Giving Net Viruses A Dose Of Medicine
Sydney Morning Herald
Monday June 10, 1996
ANTI-virus software makers should be grateful to local area networks. While most computer viruses are still boot sector viruses that are usually only spread via floppy disks, there are a number of viruses that survive intact and spread from machine to machine via network operating systems such as Novell's NetWare.
Biting the hand that feeds him, then, is Peter Watkins, international sales and marketing honcho at anti-virus vendor McAfee. In Sydney last week, Watkins announced: "The Internet is the fourth major operating system. NetWare's a legacy system."
Expanding on the theme he added: "I've not met a corporate user yet who's not evaluating Windows NT."
FLOWING DOWN
THE steady stream of CEOs anxious to check out the Australian market despite its meagre contribution of 2 per cent or so of worldwide revenues continues unabated this week with the arrival in Sydney of Gordon Eubanks, president and CEO of utilities and communications software vendor Symantec.
The company, which seems to have weathered the Windows 95 crisis pretty well (if Microsoft puts that much stuff in the OS, who needs to buy utilities?), is now keen to put its case for ... the Internet.
REGIONAL BOSS
THE career of Steve Vamos (that's Mr Steven Vamos to you) has hit yet another new height - possibly the 10th in a year or so. Last year he was made a vice-president of Apple in recognition of the outstanding sales job he had made of Apple Australia since he took over as managing director from former incumbent David Strong two years ago.
But that was pretty much a non-executive title and on a day-to-day level, Vamos got on with running the Australian business. Now he has scored Apple's entire Asian region as part of the reorganisation under another newcomer, CEO Gil Amelio.

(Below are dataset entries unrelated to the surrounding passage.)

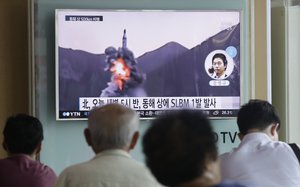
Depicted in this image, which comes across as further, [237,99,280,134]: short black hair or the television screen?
the television screen

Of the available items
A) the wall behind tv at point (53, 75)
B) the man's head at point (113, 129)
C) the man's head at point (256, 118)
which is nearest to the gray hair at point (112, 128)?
the man's head at point (113, 129)

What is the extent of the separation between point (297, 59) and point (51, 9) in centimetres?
195

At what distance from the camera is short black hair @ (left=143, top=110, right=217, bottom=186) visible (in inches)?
48.6

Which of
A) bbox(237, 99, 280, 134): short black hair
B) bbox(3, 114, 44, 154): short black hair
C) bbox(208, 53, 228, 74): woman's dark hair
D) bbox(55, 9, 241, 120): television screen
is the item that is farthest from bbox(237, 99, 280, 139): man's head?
bbox(208, 53, 228, 74): woman's dark hair

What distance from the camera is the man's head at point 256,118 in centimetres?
280

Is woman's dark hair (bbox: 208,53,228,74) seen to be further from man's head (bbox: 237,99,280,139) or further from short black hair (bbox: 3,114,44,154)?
short black hair (bbox: 3,114,44,154)

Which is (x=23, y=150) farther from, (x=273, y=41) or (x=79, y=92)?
(x=273, y=41)

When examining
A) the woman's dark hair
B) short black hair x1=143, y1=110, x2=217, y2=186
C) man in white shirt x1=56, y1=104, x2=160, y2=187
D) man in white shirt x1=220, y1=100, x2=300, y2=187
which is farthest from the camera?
the woman's dark hair

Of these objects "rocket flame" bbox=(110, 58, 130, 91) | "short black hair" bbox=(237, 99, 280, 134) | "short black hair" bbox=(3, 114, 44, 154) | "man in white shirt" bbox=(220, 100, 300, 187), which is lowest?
"man in white shirt" bbox=(220, 100, 300, 187)

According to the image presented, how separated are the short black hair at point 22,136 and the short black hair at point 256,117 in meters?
0.95

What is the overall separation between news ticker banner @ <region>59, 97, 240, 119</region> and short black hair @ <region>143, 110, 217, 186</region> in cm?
288

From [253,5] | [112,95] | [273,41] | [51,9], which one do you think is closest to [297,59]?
[273,41]

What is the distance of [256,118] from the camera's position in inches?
111

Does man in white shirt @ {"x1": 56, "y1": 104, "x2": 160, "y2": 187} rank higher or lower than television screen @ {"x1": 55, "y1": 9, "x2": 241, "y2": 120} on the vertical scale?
lower
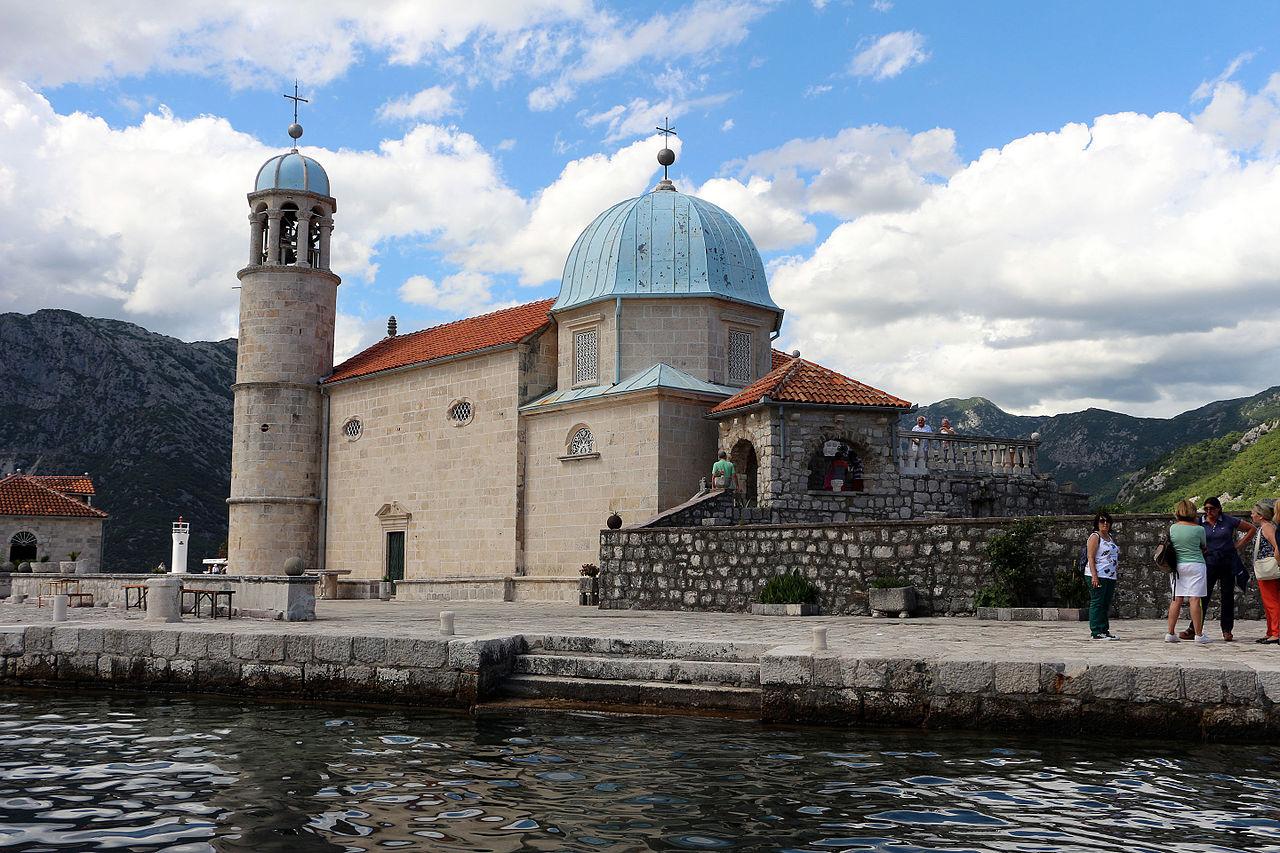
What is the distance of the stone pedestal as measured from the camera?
15.7 m

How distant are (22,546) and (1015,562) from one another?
45.2m

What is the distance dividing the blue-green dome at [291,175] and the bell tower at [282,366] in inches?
1.3

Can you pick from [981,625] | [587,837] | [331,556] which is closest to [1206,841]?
[587,837]

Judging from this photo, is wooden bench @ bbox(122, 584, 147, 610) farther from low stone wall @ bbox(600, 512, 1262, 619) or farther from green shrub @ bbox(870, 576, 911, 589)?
green shrub @ bbox(870, 576, 911, 589)

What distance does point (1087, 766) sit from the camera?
26.6 ft

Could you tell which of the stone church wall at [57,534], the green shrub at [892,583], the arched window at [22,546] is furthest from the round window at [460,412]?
the arched window at [22,546]

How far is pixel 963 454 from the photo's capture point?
25.9 m

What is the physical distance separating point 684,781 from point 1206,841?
3.26 meters

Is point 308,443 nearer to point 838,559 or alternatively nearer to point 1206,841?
point 838,559

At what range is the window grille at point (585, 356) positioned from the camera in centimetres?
2900

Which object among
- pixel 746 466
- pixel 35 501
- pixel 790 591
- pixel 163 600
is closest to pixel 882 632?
pixel 790 591

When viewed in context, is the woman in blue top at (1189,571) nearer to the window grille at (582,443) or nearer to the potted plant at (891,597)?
the potted plant at (891,597)

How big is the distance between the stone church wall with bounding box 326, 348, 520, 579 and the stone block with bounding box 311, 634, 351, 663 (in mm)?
16606

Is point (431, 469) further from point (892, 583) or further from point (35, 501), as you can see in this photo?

Interestingly, Vamos is being described only as "head" of the region - with no formal region-specific president or vice president title attached.
Perhaps its just to save the ink on the business cards, because he remains managing director in Australia and a generic VP. Or perhaps the reorganisation has some distance still to travel, and we'll hear more when the dust settles.
FLYING HIGH
IBM knows how to talk itself up. It claims to be equipping the Space Shuttle Endeavour's crew with a supercomputer's worth of compute power (at late 1980s levels, that is). The six member crew will carry 11 ThinkPads into space.
When they're not playing network Doom, they'll be using the machines to get back the Spartan demo satellite and controlling Endeavour's positioning - using the Global Positioning System satellites courteously provided by the United States military.
In between times, they'll be displaying simultaneous data feeds and video images from the Spacehab module.
All fine upstanding experiments in the name of science, we're sure, but the real question is how the twiddly red joystick in the centre of the keyboard works in weightless conditions.